The War Refugee Board and America’s efforts to save the Jews of Europe was the topic of a recent presentation at the Douglass Student Center at Rutgers University by the university’s Bildner Center for the Study of Jewish Life. Dr. Rebecca Erbelding, a curator, historian and archivist at the United States Holocaust Memorial Museum, spoke about little-known facts and historical tales of President Franklin D. Roosevelt’s effort late in World War II to save the Jews who remained. Her book “Rescue Board: The Untold Story of America’s Efforts to Save the Jews of Europe” formed the basis of the presentation to the packed auditorium about the War Rescue Board (WRB), its creation and some of the amazing feats it performed. Getting people out of Nazi Germany included such actions as forging identity papers, recruiting spies, laundering money for bribes and sending food and money to underground organizations. The number of people saved has been estimated at about 126,000, with the exact number unknowable due to the large number of clandestine deals that took place.

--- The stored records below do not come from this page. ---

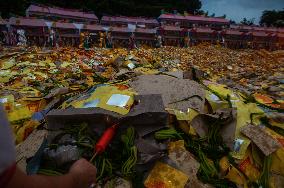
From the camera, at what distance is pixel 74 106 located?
3.76 metres

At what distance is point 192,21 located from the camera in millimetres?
34281

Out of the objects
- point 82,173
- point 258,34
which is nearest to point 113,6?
point 258,34

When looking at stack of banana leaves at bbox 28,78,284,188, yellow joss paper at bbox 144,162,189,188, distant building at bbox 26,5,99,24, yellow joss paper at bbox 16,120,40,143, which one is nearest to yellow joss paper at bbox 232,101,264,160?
stack of banana leaves at bbox 28,78,284,188

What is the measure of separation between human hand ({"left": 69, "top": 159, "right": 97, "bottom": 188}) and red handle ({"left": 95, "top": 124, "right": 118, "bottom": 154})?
1140 mm

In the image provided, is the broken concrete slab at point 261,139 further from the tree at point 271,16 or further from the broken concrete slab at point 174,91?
the tree at point 271,16

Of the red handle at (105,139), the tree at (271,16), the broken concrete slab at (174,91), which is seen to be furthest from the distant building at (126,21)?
the tree at (271,16)

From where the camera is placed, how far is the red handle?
2941 mm

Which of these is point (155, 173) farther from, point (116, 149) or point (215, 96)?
point (215, 96)

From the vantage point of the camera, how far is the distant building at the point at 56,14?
27.3 meters

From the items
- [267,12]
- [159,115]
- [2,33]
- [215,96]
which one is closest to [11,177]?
[159,115]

Many people in the audience had no idea that anywhere close to that number of Jews were saved by a United States-based group. How is it possible that there is such a limited knowledge of the WRB? Erbelding said that even with the wealth of information about the Holocaust, information about the WRB is difficult to locate or organize. The story of the WRB disrupts the traditional narrative that the United States was completely apathetic to the plight of the Jews during this time period.

In 1942, Ross McClelland, an American working with a Quaker aid group at an internment camp in southern France, saw the first deportations to Auschwitz and knew they would mean certain death. When he brought the topic up with the Vichy government in France, he was told that his thoughts of wholesale murder of a segment of a population were absurd. And the government official added, if the United States was so interested in the plight of the Jewish people, why weren’t they bringing them into their country?

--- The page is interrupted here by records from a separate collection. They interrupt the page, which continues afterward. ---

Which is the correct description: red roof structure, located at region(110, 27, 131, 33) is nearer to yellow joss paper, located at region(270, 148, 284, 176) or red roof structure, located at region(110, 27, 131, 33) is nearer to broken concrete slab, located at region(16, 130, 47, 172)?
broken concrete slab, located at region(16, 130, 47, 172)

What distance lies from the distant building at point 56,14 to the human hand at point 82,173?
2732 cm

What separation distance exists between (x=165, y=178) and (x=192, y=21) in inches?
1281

Bringing refugees into the United States during World War II was not an easy task. Strict laws were on the books limiting immigration. Many people were afraid to protest for fear that the anti-immigration laws would be made even stronger. Protesters massed across the country to try to sway the views of the president, and a group of 400 rabbis marched on Washington to bring attention to the plight of the Jews. The Treasury Department authorized the World Jewish Congress to send money to Switzerland to aid and assist Jewish refugees in 1943; however, the State Department refused to permit the money to leave the United States and even tried to suppress news about the extermination of the Jews to keep public opinion from changing current policy. Treasury Department lawyers met with then-President Roosevelt, who authorized the establishment of the War Refugee Board. Erbelding noted that this was “the only time in American history that the US government founded a non-military government agency to save the lives of civilians being murdered by a wartime enemy.”

Representatives of the WRB were often selected because they were “already there” in the country to which they were assigned. For example, a Bloomingdale’s executive with aspirations of becoming a diplomat was the WRB representative in Turkey. The WRB dropped leaflets and pamphlets that could be construed as propaganda.

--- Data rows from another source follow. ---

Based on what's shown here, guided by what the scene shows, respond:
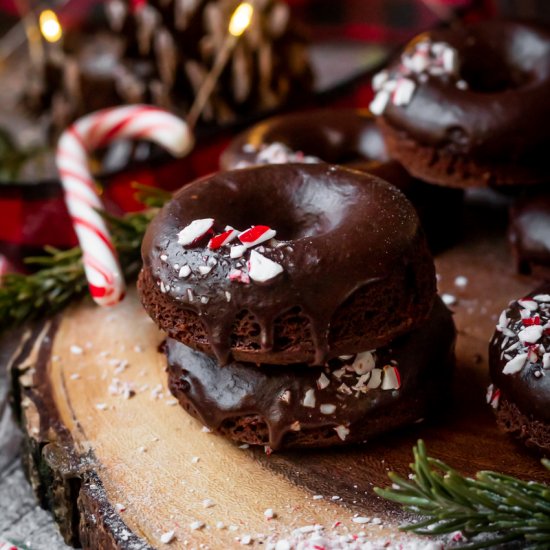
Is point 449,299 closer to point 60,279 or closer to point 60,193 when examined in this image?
point 60,279

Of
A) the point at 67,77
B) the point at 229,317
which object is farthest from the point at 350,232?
the point at 67,77

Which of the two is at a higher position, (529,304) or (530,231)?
(529,304)

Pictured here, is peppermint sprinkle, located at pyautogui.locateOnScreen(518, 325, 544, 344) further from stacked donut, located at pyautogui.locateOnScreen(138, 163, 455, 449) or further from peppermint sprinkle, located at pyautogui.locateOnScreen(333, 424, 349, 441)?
peppermint sprinkle, located at pyautogui.locateOnScreen(333, 424, 349, 441)

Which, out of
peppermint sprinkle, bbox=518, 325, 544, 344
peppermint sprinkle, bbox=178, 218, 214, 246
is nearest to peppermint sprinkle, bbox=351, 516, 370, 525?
peppermint sprinkle, bbox=518, 325, 544, 344

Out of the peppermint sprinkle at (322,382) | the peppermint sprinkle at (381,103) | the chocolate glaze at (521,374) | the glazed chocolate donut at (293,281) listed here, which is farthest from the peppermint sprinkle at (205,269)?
the peppermint sprinkle at (381,103)

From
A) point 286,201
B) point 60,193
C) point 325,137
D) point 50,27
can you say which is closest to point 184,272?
point 286,201

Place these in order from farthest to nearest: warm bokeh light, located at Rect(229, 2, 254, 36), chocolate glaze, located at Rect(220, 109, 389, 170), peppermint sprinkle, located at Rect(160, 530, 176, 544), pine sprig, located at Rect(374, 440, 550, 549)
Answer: warm bokeh light, located at Rect(229, 2, 254, 36) < chocolate glaze, located at Rect(220, 109, 389, 170) < peppermint sprinkle, located at Rect(160, 530, 176, 544) < pine sprig, located at Rect(374, 440, 550, 549)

The WRB coordinated efforts that appeared as if they were authorizing the purchase of refugees. Bribes and other means helped release many refugees. In one ruse intended to secure refugees’ release, high-ranking German military officers were told that the president of the United States was quite interested in the plight of refugees. After months of meetings, the Germans were tricked into releasing hundreds of Jewish refugees as “a symbol of good faith.”

The WRB had no cynical secondary mission to proselytize or do things for their own benefit. They were not even interested in whether the refugees brought to the United States became citizens. Their mission was only to save people.